Root cause is almost always application-layer: a background job that opens a transaction, calls an external HTTP API mid-transaction, and waits. The HTTP call stalls. The transaction sits idle. PG kills it.
How to Fix It
Basic Fix — Set a Sane Timeout and Fix the Immediate Config
If idle_in_transaction_session_timeout is set to 0 (disabled), you have no protection and sessions leak indefinitely. If it's set too aggressively low (e.g., 1s), legitimate slow operations get killed.
postgresql.conf:
- idle_in_transaction_session_timeout = 0
+ idle_in_transaction_session_timeout = 30000 # 30 seconds — adjust per workload
+ idle_session_timeout = 600000 # 10 min — kill truly idle sessions too
Reload without restart: SELECT pg_reload_conf();
Enterprise Best Practice — Fix the Application Transaction Boundaries
The real fix is in the application.

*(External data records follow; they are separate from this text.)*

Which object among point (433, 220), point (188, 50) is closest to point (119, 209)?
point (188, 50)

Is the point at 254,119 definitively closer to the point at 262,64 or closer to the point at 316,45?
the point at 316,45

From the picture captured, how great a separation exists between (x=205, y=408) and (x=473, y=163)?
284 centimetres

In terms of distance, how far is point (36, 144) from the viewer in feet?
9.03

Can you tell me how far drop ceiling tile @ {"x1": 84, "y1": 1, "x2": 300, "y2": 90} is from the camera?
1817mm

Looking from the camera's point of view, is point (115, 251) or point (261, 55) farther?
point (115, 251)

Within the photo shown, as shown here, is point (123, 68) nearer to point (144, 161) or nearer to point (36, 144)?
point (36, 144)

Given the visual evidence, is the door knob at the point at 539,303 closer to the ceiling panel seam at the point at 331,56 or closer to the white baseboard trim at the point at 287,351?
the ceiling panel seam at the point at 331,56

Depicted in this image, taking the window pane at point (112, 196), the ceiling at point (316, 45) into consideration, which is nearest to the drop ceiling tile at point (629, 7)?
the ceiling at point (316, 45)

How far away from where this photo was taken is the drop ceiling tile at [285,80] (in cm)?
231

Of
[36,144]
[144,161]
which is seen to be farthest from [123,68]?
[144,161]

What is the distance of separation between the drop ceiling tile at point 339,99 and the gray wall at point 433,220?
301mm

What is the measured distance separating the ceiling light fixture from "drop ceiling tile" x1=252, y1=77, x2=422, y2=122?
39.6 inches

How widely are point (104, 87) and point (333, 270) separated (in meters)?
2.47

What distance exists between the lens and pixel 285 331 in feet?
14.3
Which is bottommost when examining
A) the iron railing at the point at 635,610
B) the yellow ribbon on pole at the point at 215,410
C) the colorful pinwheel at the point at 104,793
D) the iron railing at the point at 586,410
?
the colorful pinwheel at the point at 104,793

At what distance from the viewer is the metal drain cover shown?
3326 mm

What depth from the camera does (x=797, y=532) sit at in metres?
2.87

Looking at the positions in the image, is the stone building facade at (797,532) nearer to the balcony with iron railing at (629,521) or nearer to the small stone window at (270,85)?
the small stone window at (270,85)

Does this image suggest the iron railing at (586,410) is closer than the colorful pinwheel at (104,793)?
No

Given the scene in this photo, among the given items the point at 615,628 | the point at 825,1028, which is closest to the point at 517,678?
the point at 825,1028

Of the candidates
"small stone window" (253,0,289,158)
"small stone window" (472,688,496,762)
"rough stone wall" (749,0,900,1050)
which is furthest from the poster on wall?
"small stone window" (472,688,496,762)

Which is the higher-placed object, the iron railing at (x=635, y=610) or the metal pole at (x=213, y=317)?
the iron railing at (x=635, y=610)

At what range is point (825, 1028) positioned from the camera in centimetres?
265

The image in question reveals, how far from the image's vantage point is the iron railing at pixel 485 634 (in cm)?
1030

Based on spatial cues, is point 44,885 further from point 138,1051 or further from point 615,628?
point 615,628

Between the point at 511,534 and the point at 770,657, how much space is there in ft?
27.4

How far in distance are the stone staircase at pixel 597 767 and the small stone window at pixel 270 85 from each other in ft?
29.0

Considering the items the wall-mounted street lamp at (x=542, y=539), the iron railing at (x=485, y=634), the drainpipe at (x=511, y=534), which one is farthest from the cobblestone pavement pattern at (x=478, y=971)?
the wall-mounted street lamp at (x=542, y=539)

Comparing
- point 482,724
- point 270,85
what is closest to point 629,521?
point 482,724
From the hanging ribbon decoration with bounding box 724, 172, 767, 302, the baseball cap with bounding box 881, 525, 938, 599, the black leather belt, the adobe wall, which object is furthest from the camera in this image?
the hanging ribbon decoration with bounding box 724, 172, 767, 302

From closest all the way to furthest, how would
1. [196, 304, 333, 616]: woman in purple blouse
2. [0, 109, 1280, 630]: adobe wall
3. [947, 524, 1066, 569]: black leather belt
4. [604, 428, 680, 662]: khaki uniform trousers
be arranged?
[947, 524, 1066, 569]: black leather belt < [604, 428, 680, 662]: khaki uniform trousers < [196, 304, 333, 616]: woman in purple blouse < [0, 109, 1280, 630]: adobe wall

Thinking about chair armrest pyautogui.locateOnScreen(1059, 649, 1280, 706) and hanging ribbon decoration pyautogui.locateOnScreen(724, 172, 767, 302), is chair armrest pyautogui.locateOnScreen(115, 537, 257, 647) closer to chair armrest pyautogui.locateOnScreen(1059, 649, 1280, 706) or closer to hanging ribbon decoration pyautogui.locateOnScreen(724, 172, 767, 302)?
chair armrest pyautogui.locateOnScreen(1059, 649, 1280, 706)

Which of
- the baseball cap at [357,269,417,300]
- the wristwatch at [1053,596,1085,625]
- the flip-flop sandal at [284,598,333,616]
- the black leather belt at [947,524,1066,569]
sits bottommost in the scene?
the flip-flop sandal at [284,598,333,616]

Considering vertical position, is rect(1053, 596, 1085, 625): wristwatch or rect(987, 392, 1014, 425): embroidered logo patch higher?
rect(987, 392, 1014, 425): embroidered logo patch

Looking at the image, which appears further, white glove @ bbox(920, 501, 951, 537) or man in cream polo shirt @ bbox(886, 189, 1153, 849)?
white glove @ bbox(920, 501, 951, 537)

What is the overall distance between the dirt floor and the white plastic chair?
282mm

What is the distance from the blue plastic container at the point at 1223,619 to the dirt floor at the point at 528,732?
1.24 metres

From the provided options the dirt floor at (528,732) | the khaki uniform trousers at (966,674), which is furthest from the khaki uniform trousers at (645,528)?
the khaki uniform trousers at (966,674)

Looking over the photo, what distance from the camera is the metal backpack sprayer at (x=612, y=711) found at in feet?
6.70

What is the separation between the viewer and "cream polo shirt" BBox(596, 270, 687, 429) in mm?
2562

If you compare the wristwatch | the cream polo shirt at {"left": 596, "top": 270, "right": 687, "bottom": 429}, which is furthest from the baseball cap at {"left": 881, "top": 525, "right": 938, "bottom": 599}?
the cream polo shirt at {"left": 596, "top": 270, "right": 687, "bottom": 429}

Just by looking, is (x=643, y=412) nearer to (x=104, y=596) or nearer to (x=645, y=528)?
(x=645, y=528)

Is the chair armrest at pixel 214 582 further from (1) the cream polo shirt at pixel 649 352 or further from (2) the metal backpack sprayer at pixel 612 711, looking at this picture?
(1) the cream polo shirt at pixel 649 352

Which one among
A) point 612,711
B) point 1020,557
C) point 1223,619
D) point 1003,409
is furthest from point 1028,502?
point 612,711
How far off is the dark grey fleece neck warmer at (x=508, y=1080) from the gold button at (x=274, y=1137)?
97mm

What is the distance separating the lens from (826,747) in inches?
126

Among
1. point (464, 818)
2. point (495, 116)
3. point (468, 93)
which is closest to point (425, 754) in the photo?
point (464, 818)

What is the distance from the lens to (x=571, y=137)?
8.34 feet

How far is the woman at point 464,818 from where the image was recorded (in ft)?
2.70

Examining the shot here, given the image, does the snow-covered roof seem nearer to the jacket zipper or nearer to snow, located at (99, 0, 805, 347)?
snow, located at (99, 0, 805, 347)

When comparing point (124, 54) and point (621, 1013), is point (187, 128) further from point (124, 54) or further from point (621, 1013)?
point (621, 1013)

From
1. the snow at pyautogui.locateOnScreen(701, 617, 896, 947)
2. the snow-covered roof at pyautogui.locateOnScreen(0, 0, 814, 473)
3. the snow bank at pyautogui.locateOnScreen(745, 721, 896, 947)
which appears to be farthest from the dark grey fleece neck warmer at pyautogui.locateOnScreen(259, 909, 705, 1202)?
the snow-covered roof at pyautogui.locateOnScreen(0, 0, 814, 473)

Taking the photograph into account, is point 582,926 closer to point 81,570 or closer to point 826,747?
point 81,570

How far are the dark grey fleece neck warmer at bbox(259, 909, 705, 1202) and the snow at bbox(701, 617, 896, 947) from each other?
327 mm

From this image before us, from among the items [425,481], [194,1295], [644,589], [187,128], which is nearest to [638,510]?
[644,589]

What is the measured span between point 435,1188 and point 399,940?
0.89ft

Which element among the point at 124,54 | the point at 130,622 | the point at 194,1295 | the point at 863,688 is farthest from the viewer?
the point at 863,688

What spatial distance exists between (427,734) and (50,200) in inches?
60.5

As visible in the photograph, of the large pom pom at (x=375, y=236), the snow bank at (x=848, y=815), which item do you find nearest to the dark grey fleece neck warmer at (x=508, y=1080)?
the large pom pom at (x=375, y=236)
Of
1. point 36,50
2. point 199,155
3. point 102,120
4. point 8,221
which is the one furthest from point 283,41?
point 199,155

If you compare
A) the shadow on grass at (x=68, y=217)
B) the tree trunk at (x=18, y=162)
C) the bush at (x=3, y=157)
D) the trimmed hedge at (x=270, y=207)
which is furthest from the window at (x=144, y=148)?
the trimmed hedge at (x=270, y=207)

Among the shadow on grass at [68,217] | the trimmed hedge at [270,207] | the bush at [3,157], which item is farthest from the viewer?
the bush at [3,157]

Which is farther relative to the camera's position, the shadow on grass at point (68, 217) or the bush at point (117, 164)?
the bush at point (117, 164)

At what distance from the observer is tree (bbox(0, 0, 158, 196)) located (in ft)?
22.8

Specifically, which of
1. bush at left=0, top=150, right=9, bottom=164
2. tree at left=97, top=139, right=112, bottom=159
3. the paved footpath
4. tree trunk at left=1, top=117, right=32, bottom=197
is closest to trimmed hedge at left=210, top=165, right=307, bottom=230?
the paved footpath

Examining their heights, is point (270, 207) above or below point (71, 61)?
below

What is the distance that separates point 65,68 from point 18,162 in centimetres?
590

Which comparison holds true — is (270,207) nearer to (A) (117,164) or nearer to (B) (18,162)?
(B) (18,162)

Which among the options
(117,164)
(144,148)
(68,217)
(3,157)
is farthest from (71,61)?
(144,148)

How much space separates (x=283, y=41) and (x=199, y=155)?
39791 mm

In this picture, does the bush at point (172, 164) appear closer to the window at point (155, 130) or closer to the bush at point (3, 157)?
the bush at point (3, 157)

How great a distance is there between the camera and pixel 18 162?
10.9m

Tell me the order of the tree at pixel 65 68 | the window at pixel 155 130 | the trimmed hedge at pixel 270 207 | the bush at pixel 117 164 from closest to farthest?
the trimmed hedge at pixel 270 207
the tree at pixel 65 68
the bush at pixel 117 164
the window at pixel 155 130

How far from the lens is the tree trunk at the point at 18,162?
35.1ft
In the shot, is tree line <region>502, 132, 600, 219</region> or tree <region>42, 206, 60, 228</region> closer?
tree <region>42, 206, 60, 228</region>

Never call external services, sleep, or do I/O inside an open transaction.
Python (SQLAlchemy) — Bad Pattern:
- with session.begin():
- record = session.query(Order).get(order_id)
- response = requests.post("https://payment-api.internal/charge", json={...}) # BLOCKS HERE
- record.status = "paid"
Fixed Pattern:
+ # Do all external I/O BEFORE opening the transaction
+ response = requests.post("https://payment-api.internal/charge", json={...}, timeout=10)
+ response.raise_for_status()
+
+ with session.begin():
+ record = session.query(Order).get(order_id)
+ record.status = "paid"
+ # Transaction is open for milliseconds, not seconds
PgBouncer — Ensure statement-level or transaction-level pooling is configured to handle server-side resets:
- pool_mode = session
+ pool_mode = transaction
- server_idle_timeout = 600
+ server_idle_timeout = 60
+ server_reset_query = DISCARD ALL
+ tcp_keepalive = 1
+ tcp_keepidle = 10
+ tcp_keepintvl = 10
HikariCP (Java) — Add connection validation:
- hikari.connectionTimeout=30000
- hikari.idleTimeout=600000
+ hikari.connectionTimeout=30000
+ hikari.idleTimeout=60000 # Must be < idle_in_transaction_session_timeout
+ hikari.keepaliveTime=30000
+ hikari.connectionTestQuery=SELECT 1
+ hikari.validationTimeout=5000
💡 Tired of pasting proprietary configs into ChatGPT? Generic AI tools log your company's ARNs, DB strings, and private keys. StackEngine is a zero-backend, pure Client-Side WASM utility. Drop your failing config into the sandbox above. We redact your secrets locally in the browser and auto-generate the refactored code using your own API key.
Prevention in CI/CD
1. Lint postgresql.conf in Terraform/Ansible:
- # No timeout set — silent misconfiguration
- resource "aws_db_parameter_group" "pg" {
- parameter { name = "idle_in_transaction_session_timeout" value = "0" }
- }
+ resource "aws_db_parameter_group" "pg" {
+ parameter { name = "idle_in_transaction_session_timeout" value = "30000" apply_method = "immediate" }
+ parameter { name = "idle_session_timeout" value = "600000" apply_method = "immediate" }
+ }
2. Checkov policy — flag disabled timeouts:
Add a custom Checkov check or use conftest with OPA:
deny[msg] {
input.resource.aws_db_parameter_group[_].parameter[p]
p.name == "idle_in_transaction_session_timeout"
p.value == "0"
msg := "idle_in_transaction_session_timeout must not be 0 (disabled). Set to 30000ms or lower."
}
3. Integration test gate: Add a test that opens a transaction, sleeps past your configured timeout, and asserts the pool correctly recovers (reconnects) rather than serving a dead connection. Run this in your staging pipeline on every deploy.
4. Observability: Alert on pg_stat_activity where state = 'idle in transaction' and now() - state_change > interval '10 seconds'. This fires before PG kills the session and gives you time to identify the offending query pattern.
SELECT pid, usename, application_name, state, now() - state_change AS idle_duration, query
FROM pg_stat_activity
WHERE state = 'idle in transaction'
AND now() - state_change > interval '10 seconds'
ORDER BY idle_duration DESC;
Set this as a Datadog, Prometheus, or CloudWatch custom metric. Page on it.